Bottom Line Up Front: Veterans are people who wrote a blank check to our nation for up to, and including, their lives. We owe it to our veterans to take care of them.  I am steadfastly against cutting the benefits of those who risked their lives to serve in our military.

According to the United States Department of Defense, the homeless rate among veterans dropped by nearly half between 2010 and 2016.   This did not happen by accident, but by making specific changes in benefits available to veterans through partnerships among various government agencies such as Housing and Urban Development, the Department of Veterans Affairs, and the United States Inter-Agency Council on Homelessness.  The program centered around clinical services, housing vouchers and case management for veterans.  This collaboration is an excellent example of multiple agencies working together to positively impact both the immediate issue (homelessness) and the root causes of the problem .  This program works, and it needs to be continued.

Longterm followup  will determine the total cost and overall financial benefit of addressing veteran homelessness. There is the very real likelihood that in the long run, this program will turn out to have a positive return on investment.
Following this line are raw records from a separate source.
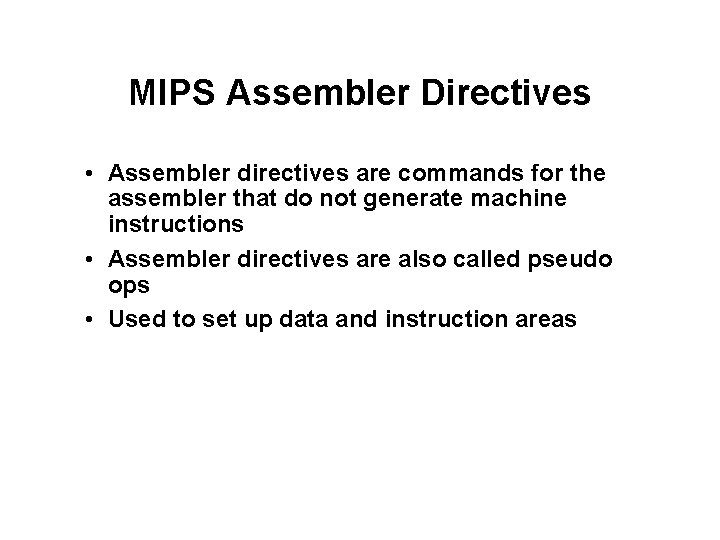 MIPS Assembler Directives

• Assembler directives are commands for the assembler that do not generate machine instructions

• Assembler directives are also called pseudo ops

• Used to set up data and instruction areas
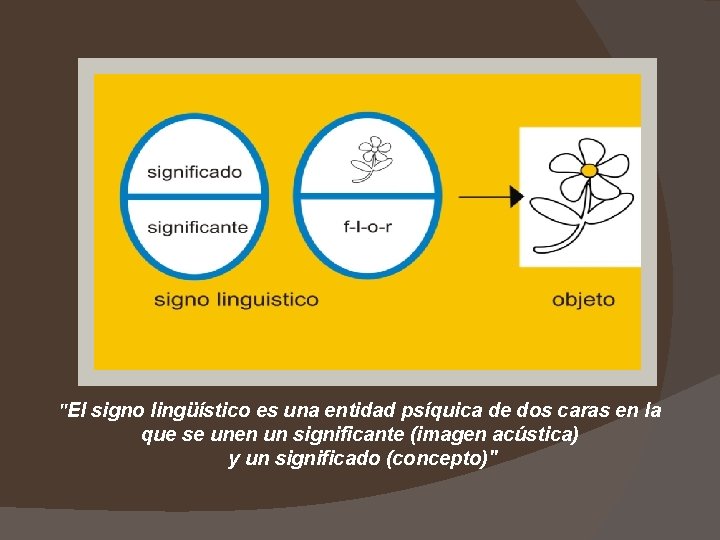 significado

significante

f-l-o-r

signo linguistico

objeto

"El signo lingüístico es una entidad psíquica de dos caras en la que se unen un significante (imagen acústica) y un significado (concepto)"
No matter how much the program costs, we already know its value to veterans is immeasurable.  (Imagine, if we can make this program work for veterans, we have the opportunity to eliminate the problem of homelessness altogether.) More information on the program to end homelessness among veterans can be found here:  Department of Defense.
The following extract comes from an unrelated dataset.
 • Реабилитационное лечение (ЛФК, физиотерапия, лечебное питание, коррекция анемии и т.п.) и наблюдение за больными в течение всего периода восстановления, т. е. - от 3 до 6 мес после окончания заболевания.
You would think that supporting our veterans would be an easy thing for politicians to do. Shockingly, Congress just proposed a bill to make veterans pay for an education benefit that has been in place since 9/11.  Currently in draft form, this bill has been proposed by Republican representative from Tennessee.  More on that proposal can be found in the Military Times article HERE: Army Times

In short what they propose to do is return to a program where a new recruit pays about 20% of their first year’s pay for the ability to access the benefit in the future.  The military would take in money by taxing young soldiers who are already living below the poverty line, but what they take in would be less than the cost of four cruise missiles.   I am not a fan of this plan. Our veterans deserve our respect and support.